Rewrite all of the rows below, changing "tower leg" to "lift pylon" wherever it occurs and leaving everything else unchanged. Omit the pictures from your version.

(Excerpts from a spatial dataset)
__________________________________________________
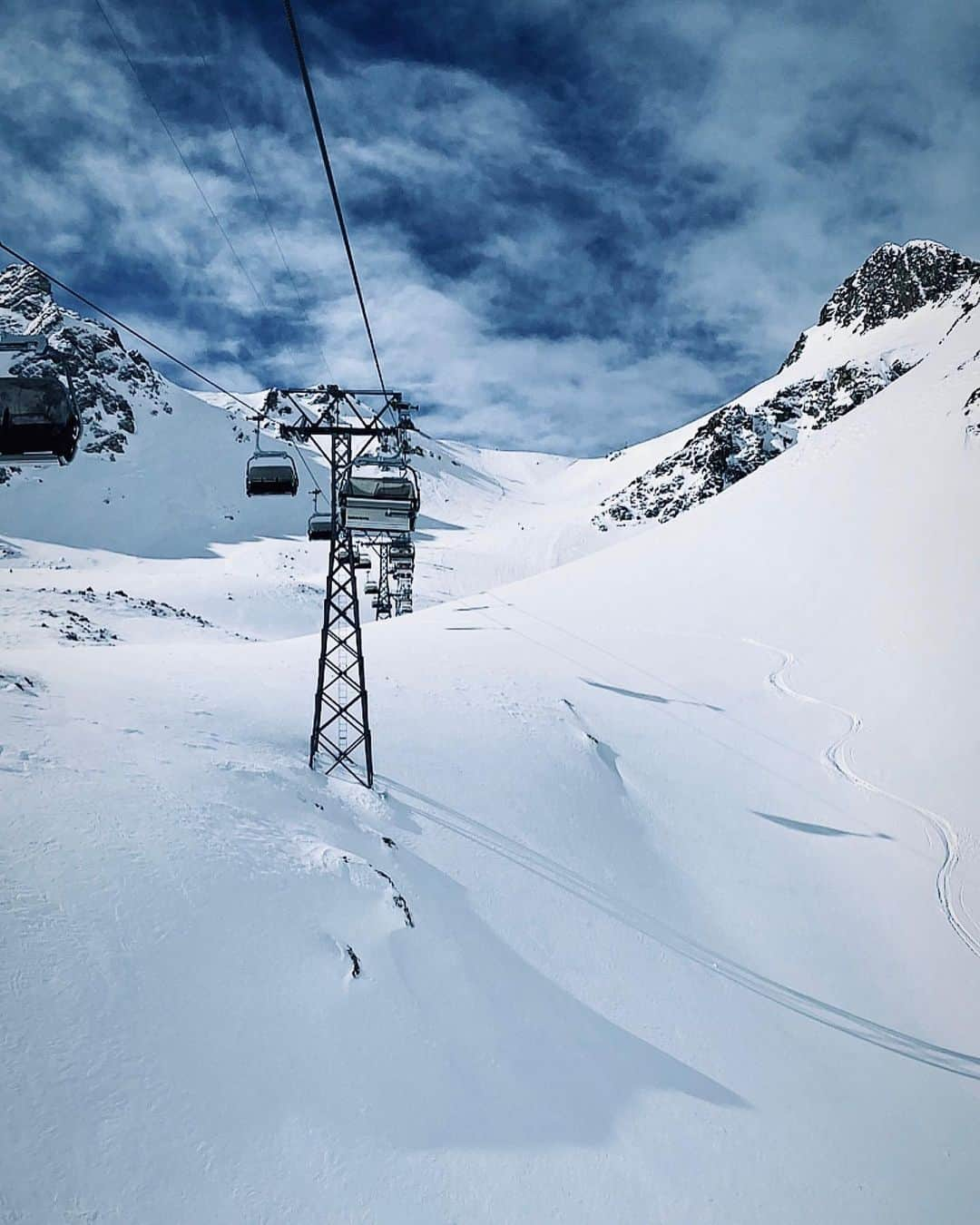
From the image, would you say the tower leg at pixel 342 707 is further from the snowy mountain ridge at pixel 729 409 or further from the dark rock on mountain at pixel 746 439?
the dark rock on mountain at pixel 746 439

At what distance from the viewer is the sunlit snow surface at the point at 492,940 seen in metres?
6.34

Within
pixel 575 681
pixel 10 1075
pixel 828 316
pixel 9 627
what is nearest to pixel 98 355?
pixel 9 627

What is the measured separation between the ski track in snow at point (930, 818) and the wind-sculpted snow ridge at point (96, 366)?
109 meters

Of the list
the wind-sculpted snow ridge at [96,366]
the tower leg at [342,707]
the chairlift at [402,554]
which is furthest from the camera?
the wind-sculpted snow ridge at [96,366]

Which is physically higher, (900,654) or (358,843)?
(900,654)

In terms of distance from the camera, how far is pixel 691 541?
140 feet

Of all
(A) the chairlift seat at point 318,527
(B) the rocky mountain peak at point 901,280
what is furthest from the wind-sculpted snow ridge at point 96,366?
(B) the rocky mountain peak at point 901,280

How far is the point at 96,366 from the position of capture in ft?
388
__________________________________________________
▶ _Final result_:
From the image, would you say the lift pylon at pixel 342 707 is further from the snowy mountain ridge at pixel 729 409 or further from the dark rock on mountain at pixel 746 439?
the dark rock on mountain at pixel 746 439

At what distance from the viewer is the sunlit snow surface at the point at 492,940 seen in metres?
6.34

Within
pixel 575 681
pixel 10 1075
pixel 828 316
pixel 9 627
what is nearest to pixel 98 355?
pixel 9 627

What is the measured separation between the ski track in snow at point (930, 818) and the wind-sculpted snow ridge at point (96, 366)?
109 meters

Of the list
the wind-sculpted snow ridge at [96,366]
the lift pylon at [342,707]
the chairlift at [402,554]
which is furthest from the camera?
the wind-sculpted snow ridge at [96,366]

Which is physically higher, (900,654) or (358,843)?
(900,654)

In terms of distance from the camera, how far is pixel 691 541?
140 feet

Of all
(A) the chairlift seat at point 318,527
(B) the rocky mountain peak at point 901,280
what is furthest from the wind-sculpted snow ridge at point 96,366?
(B) the rocky mountain peak at point 901,280

How far is the point at 96,366 from the position of capture in ft?
388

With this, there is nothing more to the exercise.